Думный дворянин свою цель имел.

Татищев вёз в Варшаву весть о венчании Бориса на все российские государства. Однако поручено ему было выведать доподлинно: крепок ли западный сосед российской державы? И разговоры в корчмах да ямах лучше, чем застольные речи, сказали ему: голодно в польских землях и золота Сигизмунду ждать неоткуда. Бедствует чёрный люд, и, как ни усердствуй, с Речи Посполитой шерсти не настрижёшь.

За окном кареты тянулись к небу строгие кресты костёлов, выхвалялись красными черепичными крышами замки, но вот поля тут и там жёлто посвечивали сквозь черноту пахоты тощим песочком. С такого поля надорвись, но житом не обсыплешься. Не ухожены были поля, лежали в жестоком небрежении. И хотя шляхтичи поскакивали бойко вокруг кареты, но, по понятиям Татищева, им бы скорее впору было «караул» кричать. Разорена и не обихожена была польская земля.

Кони всхрапывали, влегали в постромки, били копытами в первый осенний хрусткий ледок, вскидывали лебединые шеи. И опять поля, поля бежали обочь дороги, ельничек, и опять поля… Песочек жёлтенький так и резал глаза. Плохая, вовсе бросовая землица.

Вот так поглядывал, поглядывал российский думный дворянин в оконце и своё выглядел.

Но и другое его интересовало.

Перед самым отъездом из Москвы имел Татищев в Посольском приказе разговор с печатником Василием Щелкаловым, да ещё дал знать всесильный дьяк, что разговор сей ведёт он по научению самого царя. Прямо этого не сказал, но Василий никогда прямо ничего не говорил. Намекнёт — и в сторону. Ну да служба его была такая — умный поймёт, а дураков Василий в Посольском приказе не держал.

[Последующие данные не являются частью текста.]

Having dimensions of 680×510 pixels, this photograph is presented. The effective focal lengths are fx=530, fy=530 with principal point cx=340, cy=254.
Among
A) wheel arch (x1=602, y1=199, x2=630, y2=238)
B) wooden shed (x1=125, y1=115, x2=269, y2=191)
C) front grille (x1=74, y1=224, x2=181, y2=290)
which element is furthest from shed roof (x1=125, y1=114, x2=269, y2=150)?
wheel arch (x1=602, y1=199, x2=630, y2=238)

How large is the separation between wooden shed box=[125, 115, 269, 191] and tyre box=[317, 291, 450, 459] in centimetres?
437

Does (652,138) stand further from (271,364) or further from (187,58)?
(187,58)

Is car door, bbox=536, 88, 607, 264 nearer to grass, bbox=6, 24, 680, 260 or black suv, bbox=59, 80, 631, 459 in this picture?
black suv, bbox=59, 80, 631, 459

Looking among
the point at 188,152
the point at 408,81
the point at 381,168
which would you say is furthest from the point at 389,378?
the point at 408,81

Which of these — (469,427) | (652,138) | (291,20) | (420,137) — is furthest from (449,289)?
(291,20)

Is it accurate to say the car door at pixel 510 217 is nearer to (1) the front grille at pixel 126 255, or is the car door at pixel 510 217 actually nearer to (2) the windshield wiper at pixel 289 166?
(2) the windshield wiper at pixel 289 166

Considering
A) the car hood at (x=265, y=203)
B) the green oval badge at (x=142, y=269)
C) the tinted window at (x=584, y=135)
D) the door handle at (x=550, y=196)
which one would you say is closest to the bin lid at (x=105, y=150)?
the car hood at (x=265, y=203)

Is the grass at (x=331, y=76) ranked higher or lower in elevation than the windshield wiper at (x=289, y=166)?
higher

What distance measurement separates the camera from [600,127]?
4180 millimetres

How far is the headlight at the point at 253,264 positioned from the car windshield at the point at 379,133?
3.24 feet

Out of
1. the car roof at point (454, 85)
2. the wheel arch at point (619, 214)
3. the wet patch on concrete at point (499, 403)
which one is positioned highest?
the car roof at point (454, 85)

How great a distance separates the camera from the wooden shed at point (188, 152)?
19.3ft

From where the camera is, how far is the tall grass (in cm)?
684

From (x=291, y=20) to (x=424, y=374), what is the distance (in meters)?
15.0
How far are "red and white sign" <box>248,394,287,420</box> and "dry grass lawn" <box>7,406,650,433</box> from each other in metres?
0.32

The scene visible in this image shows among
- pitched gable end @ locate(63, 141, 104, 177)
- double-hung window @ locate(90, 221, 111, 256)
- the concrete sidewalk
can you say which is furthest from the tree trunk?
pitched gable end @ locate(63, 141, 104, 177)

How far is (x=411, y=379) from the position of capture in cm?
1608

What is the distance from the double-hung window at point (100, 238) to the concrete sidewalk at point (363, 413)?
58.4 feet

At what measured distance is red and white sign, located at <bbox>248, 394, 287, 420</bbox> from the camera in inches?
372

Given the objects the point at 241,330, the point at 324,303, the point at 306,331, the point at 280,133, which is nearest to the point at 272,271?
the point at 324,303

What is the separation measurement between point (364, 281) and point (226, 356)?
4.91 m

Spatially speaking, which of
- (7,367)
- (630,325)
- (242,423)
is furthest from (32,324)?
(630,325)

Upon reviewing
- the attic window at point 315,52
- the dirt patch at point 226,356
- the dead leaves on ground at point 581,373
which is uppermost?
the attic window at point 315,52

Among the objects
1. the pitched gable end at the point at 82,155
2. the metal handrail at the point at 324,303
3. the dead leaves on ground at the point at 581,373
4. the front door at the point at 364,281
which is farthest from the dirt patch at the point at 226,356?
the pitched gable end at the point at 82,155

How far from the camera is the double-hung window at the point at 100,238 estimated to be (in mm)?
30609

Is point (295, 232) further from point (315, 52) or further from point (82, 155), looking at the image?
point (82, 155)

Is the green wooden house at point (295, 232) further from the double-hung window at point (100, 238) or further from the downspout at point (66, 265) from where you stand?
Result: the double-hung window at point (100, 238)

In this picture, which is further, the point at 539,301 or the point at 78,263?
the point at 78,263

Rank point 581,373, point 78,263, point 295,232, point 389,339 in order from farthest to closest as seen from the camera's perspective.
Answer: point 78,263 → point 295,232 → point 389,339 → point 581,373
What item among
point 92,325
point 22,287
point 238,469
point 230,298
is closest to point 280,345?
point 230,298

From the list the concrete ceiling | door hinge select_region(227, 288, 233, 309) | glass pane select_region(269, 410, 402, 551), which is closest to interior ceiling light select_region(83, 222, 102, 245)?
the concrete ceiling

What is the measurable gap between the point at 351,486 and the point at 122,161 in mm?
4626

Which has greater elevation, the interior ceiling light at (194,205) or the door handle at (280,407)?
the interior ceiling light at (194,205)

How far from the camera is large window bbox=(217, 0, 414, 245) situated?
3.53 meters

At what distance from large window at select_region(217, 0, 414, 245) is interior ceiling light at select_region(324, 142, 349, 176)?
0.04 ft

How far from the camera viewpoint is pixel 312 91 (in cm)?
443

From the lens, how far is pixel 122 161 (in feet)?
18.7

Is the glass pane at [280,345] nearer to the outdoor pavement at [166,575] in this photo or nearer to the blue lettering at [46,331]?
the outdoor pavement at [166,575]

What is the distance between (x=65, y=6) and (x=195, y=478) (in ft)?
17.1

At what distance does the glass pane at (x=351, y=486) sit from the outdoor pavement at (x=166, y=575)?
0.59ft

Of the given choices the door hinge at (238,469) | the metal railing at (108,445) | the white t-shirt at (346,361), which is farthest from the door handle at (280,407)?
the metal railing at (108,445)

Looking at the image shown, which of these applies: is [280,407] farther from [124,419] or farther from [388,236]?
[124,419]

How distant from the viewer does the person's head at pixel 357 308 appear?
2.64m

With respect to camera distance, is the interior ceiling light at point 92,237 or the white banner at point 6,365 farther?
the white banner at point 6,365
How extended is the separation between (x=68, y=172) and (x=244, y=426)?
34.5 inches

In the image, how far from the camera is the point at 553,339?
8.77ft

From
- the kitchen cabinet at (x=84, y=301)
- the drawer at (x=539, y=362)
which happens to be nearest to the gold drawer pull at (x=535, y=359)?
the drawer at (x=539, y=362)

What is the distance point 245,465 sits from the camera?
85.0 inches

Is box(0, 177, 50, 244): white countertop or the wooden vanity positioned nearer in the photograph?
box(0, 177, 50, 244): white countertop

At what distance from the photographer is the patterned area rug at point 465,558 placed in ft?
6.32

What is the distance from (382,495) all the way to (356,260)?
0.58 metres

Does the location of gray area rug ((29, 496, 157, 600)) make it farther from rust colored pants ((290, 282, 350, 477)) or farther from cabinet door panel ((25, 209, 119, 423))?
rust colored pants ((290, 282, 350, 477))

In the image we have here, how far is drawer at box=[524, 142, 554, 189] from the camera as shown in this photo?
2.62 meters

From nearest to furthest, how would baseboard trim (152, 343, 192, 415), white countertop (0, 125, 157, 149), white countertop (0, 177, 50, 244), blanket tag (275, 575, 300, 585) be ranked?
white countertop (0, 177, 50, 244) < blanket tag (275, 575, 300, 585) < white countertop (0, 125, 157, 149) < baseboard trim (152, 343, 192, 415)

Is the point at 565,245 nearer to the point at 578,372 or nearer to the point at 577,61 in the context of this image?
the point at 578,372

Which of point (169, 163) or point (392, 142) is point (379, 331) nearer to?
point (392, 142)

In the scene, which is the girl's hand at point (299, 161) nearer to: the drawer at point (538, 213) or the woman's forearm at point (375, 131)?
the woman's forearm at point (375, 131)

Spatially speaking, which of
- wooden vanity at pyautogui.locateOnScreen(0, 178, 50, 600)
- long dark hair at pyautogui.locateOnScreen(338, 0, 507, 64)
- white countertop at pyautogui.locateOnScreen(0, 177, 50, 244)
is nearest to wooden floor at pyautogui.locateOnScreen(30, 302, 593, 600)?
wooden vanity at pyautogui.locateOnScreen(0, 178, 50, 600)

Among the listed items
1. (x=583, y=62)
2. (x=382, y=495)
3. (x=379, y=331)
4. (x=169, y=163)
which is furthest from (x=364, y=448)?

Упёрся в столешню локтями Василий и, помолчав ровно столько, сколько требовалось после упоминания имени помазанника божьего, сказал, что есть слух из Варшавы о готовящемся великом польском посольстве в Москву. Посольство-де привезёт договор об унии между Речью Посполитой и Российским государством.

Василий бороду сжал рукой, выказав тем несвойственное ему волнение. Поднялся и, остановившись у муравленой печи, прижал ладони к тёплому её боку. Ладони у него костяные. И он всё прижимал, прижимал теснее руки к зеркалу печи, словно не чувствуя тепла. А в печи-то огонь хорошо взялся. Из-за неплотно притворенной дверцы так и било алым. Но знобило, знать, или, скорее всего, разговор беспокоил. Прямая спина думного дьяка была напряжена, но вот он повернулся и, глядя в глаза Татищеву, сказал:

— Уния — большое дело. Слов поляки нагородят, думать надо, много. Во главе посольства, как говорят, будет Лев Сапега, а он что заяц петлявый: напрыгает — не разгадать.

Василий мигнул холодными глазами, договорил:

— Надобно знать допрежь приезда сих гостей, что за унией стоит, и это в твоей поездке главное.

С польской унией Василий чутьём угадывал неладное, но до конца проникнуть ещё не мог и вот посылал вёрткого Татищева туман развеять. Что-то уж больно заспешили паны с предложениями дружбы. А знал дьяк: от доброты душевной редко бывает, чтобы в межгосударственных делах торопились. «Непременно, — думал, — за унией выгода своя есть». Ну да он не против выгоды был, беспокоило иное — обоюдной она должна была стать. А такого пока не выплясывалось.

И ещё сказал дьяк:

— О многом догадываться можно, но нам в гаданюшки игрывать нечего на государевой службе. Понял?

Татищев склонил голову.

Дьяк шагнул к стоящему у стены тёмному, с глухими, крепкими дверцами шкафу, достал толстые книги, обшитые жёлтой потрескавшейся кожей. Подержал в руках и положил перед Татищевым. Подвинул свечу:

— Читай. Здесь многое есть о польских делах. — И вдруг добавил: — Ещё братом моим, Андреем, писано. Читай, читай… Оно без знаний добрых и тесто у бабы в опаре не взойдёт… У короля Сигизмунда тебе трудно придётся.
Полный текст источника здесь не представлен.